杭全(くまた)神社は非常に大きな神社で見どころも多く、写真が増えたので、2回に分けて掲載する。この神社のお参りは、初めてではなく、確か3回目。
交通量の非常に多い国道25号線沿いに、大きな鳥居が建っていた。この鳥居の笠木は普通の鳥居より上方へのそりが大きく厚みもあり、とても堂々としている印象。これが一之鳥居になるのだろうが、直線的な参道はこの手前にはない。

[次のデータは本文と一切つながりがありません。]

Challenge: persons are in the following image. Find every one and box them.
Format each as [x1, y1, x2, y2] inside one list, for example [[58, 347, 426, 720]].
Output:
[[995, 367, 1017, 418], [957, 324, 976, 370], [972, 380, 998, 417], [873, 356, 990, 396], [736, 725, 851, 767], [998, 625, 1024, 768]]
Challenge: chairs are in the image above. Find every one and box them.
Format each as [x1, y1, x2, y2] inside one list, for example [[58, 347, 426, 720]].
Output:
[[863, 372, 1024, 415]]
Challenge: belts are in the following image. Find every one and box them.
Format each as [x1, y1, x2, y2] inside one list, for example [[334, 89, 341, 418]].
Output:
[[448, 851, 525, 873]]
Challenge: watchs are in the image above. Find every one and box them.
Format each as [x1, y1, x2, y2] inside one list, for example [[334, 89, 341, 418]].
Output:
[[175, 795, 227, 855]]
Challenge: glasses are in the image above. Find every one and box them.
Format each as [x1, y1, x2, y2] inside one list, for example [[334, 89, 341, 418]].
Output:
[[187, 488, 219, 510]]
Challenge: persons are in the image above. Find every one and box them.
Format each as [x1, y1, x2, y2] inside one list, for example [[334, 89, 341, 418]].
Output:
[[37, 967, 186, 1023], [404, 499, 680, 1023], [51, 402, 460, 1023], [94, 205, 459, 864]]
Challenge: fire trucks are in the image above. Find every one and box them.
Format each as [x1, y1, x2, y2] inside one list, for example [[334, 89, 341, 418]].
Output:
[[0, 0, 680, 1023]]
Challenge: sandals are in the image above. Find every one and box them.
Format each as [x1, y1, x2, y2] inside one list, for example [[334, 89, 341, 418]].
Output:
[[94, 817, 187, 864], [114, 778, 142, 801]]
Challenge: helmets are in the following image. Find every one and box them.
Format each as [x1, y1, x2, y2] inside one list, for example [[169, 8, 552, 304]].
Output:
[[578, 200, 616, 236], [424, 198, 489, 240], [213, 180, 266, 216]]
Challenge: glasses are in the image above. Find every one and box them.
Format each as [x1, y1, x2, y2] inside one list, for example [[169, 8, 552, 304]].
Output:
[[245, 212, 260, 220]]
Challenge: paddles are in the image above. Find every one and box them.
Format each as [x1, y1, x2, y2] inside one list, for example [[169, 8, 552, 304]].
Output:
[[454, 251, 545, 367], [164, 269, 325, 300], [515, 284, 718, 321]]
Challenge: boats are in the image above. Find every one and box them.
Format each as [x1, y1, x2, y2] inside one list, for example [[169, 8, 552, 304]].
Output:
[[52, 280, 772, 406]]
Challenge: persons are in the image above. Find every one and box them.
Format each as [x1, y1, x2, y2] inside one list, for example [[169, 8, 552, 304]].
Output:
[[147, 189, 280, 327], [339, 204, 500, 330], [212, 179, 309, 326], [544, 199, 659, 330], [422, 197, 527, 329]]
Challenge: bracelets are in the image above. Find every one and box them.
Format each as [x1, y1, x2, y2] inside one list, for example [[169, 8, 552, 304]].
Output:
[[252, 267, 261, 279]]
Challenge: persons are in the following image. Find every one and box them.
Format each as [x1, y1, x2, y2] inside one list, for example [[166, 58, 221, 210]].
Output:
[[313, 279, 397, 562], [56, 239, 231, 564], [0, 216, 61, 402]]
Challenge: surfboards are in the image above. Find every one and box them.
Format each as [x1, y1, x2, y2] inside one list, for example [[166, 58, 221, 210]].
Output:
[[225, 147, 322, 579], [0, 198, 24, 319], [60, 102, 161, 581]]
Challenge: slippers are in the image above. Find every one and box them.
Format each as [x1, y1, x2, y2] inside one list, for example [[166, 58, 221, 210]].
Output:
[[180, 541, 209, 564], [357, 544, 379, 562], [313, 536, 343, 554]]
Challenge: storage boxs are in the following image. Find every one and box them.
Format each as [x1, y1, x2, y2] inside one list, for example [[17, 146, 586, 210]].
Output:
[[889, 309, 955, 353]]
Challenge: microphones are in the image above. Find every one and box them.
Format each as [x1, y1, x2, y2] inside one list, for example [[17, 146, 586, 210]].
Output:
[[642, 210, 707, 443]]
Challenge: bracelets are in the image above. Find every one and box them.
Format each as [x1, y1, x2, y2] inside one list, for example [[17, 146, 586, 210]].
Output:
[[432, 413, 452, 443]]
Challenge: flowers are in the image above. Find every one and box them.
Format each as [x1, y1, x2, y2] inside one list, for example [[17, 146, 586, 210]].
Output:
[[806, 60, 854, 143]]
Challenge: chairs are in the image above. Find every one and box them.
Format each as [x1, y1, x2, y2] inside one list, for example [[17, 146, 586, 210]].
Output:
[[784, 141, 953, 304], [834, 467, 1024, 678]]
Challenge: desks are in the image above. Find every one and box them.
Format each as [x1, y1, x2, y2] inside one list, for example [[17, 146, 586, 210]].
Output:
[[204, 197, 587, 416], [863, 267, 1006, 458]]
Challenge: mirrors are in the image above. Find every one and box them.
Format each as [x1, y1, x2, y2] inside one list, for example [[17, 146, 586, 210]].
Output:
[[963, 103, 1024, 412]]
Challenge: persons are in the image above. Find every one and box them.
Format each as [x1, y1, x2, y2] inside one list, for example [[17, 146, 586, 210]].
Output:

金の縁取りに金の文字の神額。とても大きい。ご利益がありそうな雰囲気が漂っている。額の形が、なんとなく鳥居の形をしているのがおしゃれな感じ。

鳥居をくぐると、こんな風景、左手は学校だが、開店前の屋台がずらりと並んでいる。今回は、たまたま夏の大祭の時期にお参りが重なった。神社をまわっていると、こんなこともある。

屋台の間に急に小さな水田。しかし、形だけとは言えない広さがある。神さまにお供えするお米を作るのだろう。しめ縄鳥居の柱には、5円玉の稲穂が彫ってある。由来が何かあるのだろう。この神社は街中で面積はさほどではないが、中身が盛りだくさんで、少々の疑問もとても全部調べきれていない。

続いて、宇賀神社。しめ縄鳥居があって、橋を渡る。この渡った川の様なところが実は、神社の環濠になっている。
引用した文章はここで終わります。